▶ [What to do]
a) In the passage on the CMS hospital rule, what position does Cara James hold?
b) Please write what comes next in the passage below on the CMS hospital rule, starting after its last sentence.

▶ [Supplied passage]

____

The CMS is aiming to reduce discrimination and overuse of antibiotics via a proposed rule.
The proposal states that all hospitals participating in Medicare and Medicaid must abide by antidiscrimination policies. Specifically, a hospital cannot discriminate on the basis of race, color, national origin, sex, sexual orientation, gender identity, age, or disability.
The rule also compels hospitals to inform patients in writing about these policies and what steps they can take if they feel they are being mistreated.
The rule goes further than the mega anti-discrimination rule finalized by the HHS a few weeks ago. That rule didn't provide specific protections for people being discriminated against on the basis of sexual orientation.
“This rule marks the first time that the CMS has proposed explicitly to prohibit hospitals that accept Medicare and Medicaid from discriminating against patients,” Cara James, director of the CMS Office of Minority Health said in a statement. “We know that barriers still remain in accessing quality care for communities that have been traditionally excluded or underserved."

____

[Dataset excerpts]
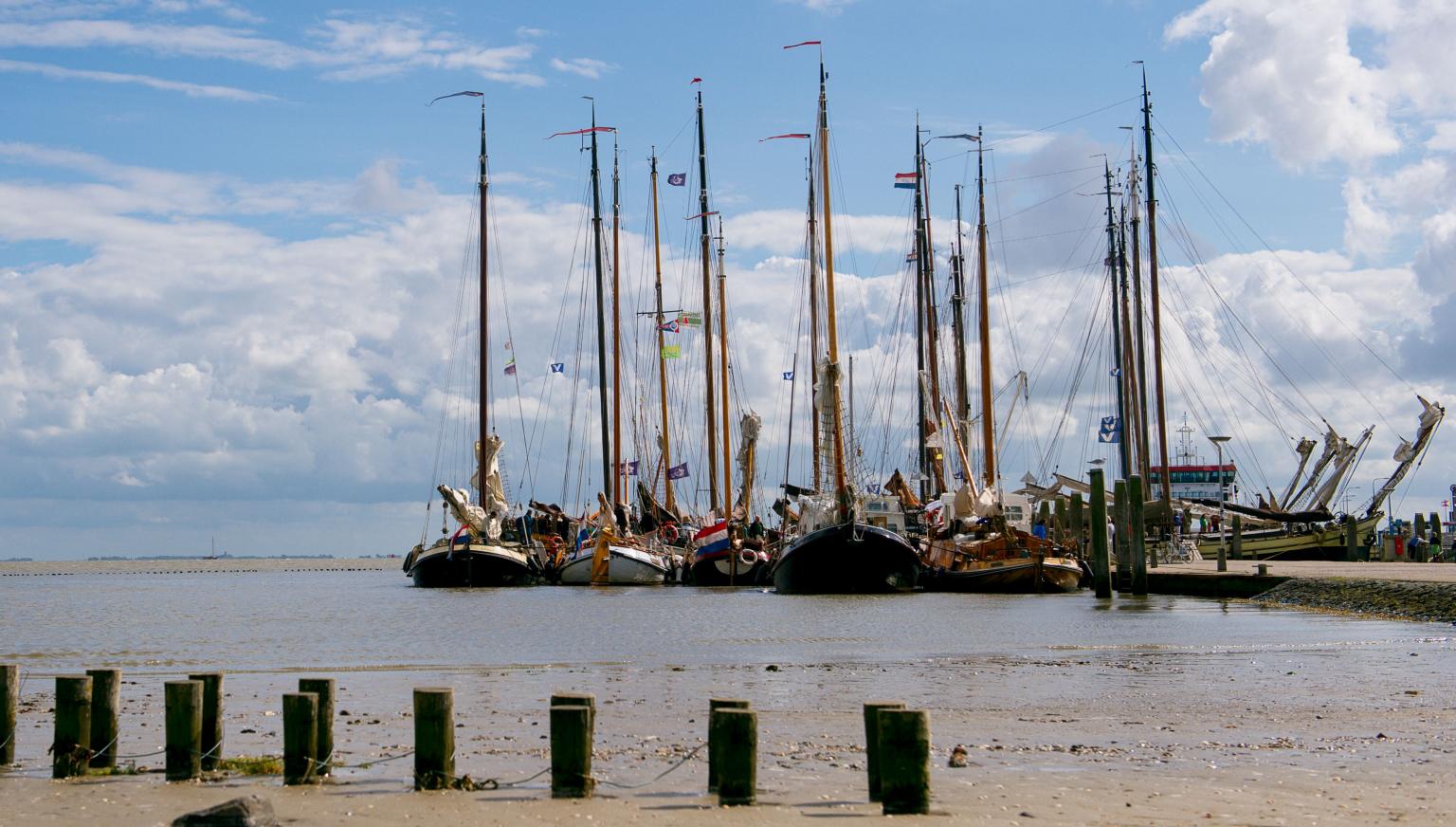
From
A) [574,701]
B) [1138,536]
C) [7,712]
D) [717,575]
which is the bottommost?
[7,712]

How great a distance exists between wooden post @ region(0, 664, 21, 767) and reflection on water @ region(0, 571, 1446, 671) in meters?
11.4

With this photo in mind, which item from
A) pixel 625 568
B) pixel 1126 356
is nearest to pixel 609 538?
pixel 625 568

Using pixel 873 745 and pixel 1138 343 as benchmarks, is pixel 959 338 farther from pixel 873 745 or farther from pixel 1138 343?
pixel 873 745

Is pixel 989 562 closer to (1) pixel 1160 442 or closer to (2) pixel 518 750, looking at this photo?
(1) pixel 1160 442

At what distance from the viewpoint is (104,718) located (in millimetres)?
14914

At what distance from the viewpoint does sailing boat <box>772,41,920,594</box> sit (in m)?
51.7

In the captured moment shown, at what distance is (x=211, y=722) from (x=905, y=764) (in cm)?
679

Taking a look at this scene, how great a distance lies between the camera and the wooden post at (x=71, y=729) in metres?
14.6

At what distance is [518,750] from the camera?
16219 mm

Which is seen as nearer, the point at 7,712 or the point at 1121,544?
the point at 7,712

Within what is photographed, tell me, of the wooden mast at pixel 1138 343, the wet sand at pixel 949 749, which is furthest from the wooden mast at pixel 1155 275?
the wet sand at pixel 949 749

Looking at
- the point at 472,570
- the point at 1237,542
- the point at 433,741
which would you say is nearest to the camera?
the point at 433,741

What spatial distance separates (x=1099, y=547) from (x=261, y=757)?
3423cm

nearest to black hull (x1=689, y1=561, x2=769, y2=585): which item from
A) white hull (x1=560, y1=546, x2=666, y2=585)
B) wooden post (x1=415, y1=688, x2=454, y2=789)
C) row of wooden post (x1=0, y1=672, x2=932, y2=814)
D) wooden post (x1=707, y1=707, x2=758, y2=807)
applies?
white hull (x1=560, y1=546, x2=666, y2=585)
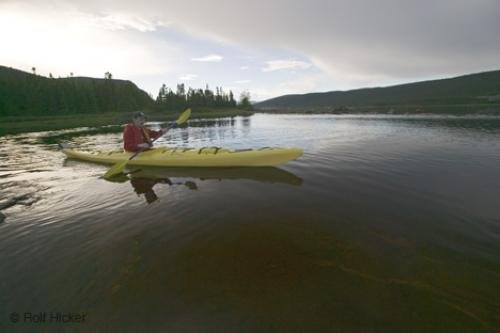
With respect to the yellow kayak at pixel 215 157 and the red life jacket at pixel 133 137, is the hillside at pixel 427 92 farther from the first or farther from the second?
the red life jacket at pixel 133 137

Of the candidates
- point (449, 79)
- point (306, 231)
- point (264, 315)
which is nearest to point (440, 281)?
point (306, 231)

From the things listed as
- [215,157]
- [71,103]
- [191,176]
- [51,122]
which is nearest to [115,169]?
[191,176]

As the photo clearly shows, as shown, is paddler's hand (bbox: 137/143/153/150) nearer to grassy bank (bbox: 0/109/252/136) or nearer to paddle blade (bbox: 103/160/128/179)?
paddle blade (bbox: 103/160/128/179)

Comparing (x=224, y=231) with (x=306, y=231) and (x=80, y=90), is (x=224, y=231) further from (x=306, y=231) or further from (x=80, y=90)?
(x=80, y=90)

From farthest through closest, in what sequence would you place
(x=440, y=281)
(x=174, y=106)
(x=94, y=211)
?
(x=174, y=106) → (x=94, y=211) → (x=440, y=281)

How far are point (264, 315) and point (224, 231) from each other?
2404 millimetres

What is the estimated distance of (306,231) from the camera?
18.1 feet

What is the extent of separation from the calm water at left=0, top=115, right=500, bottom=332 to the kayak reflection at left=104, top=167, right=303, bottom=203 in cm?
23

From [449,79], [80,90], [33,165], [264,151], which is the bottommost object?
[33,165]

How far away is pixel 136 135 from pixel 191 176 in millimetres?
3868

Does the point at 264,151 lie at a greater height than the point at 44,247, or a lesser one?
greater

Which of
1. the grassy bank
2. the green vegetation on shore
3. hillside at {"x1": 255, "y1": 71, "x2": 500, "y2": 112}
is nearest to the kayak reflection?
the grassy bank

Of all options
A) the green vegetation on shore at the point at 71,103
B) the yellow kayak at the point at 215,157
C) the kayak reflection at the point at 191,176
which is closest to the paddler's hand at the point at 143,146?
the yellow kayak at the point at 215,157

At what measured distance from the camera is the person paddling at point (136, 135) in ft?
37.8
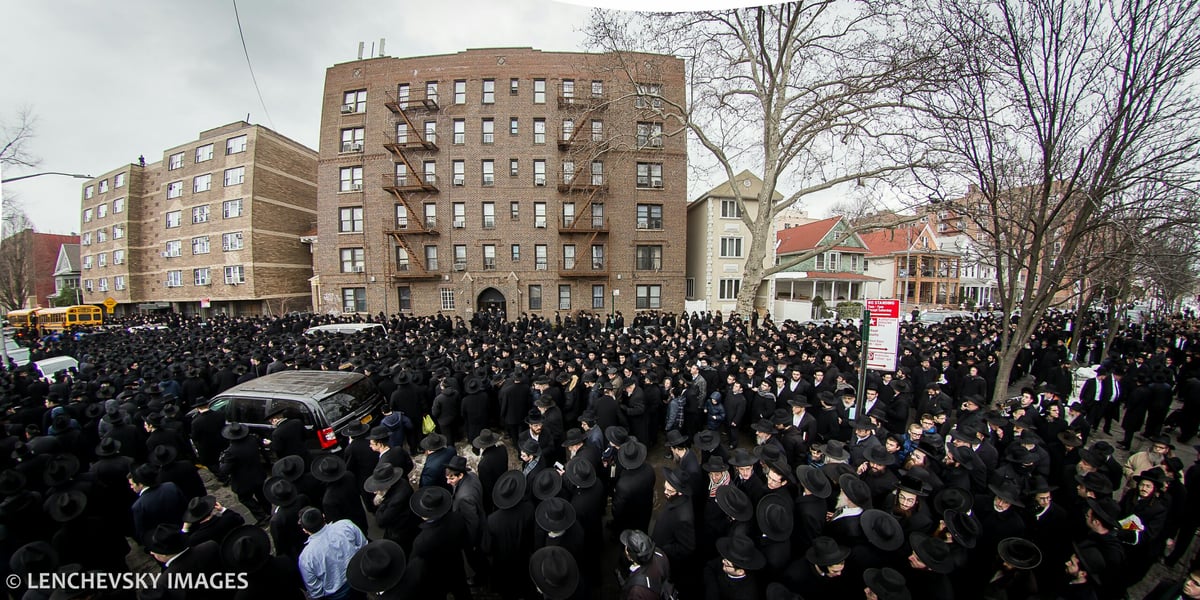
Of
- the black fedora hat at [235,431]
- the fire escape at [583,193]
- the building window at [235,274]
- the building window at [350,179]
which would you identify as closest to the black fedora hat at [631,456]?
the black fedora hat at [235,431]

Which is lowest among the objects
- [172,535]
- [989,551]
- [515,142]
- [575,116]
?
[989,551]

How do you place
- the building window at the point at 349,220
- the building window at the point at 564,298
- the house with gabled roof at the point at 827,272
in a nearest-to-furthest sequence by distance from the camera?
the building window at the point at 349,220
the building window at the point at 564,298
the house with gabled roof at the point at 827,272

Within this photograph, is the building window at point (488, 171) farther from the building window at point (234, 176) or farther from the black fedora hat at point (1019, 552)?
the black fedora hat at point (1019, 552)

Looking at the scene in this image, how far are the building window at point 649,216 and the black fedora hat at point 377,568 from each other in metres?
22.4

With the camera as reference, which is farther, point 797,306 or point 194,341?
point 797,306

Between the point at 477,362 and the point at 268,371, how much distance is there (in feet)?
16.1

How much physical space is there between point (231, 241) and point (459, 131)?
18.6m

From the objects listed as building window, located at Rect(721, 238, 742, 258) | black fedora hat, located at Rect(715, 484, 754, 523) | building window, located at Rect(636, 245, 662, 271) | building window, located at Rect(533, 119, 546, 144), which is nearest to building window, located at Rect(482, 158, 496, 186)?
building window, located at Rect(533, 119, 546, 144)

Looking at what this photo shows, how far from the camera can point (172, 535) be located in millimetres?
2746

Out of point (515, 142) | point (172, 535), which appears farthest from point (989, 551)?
point (515, 142)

____

▶ [Answers]
a) Director of the CMS Office of Minority Health.

b)
The proposed rule also mandates hospitals to develop infection prevention and control and antibiotic stewardship programs for the surveillance, prevention, and control of healthcare-associated infections and other infectious diseases, and for the appropriate use of antibiotics.
The sweeping rule also outlines a policy that each patient's medical record be extremely detailed by including information to justify all admissions and continued hospitalizations and the diagnoses, progress and responses to medications and services.
The implication of these and various other provisions will cost the industry between $773 million to $1.1 billion, according to the CMS. However, CMS also expects complying with the various parts of the policy will result in a net savings of up to $284 million.
Comments on the rule are due by Aug. 15.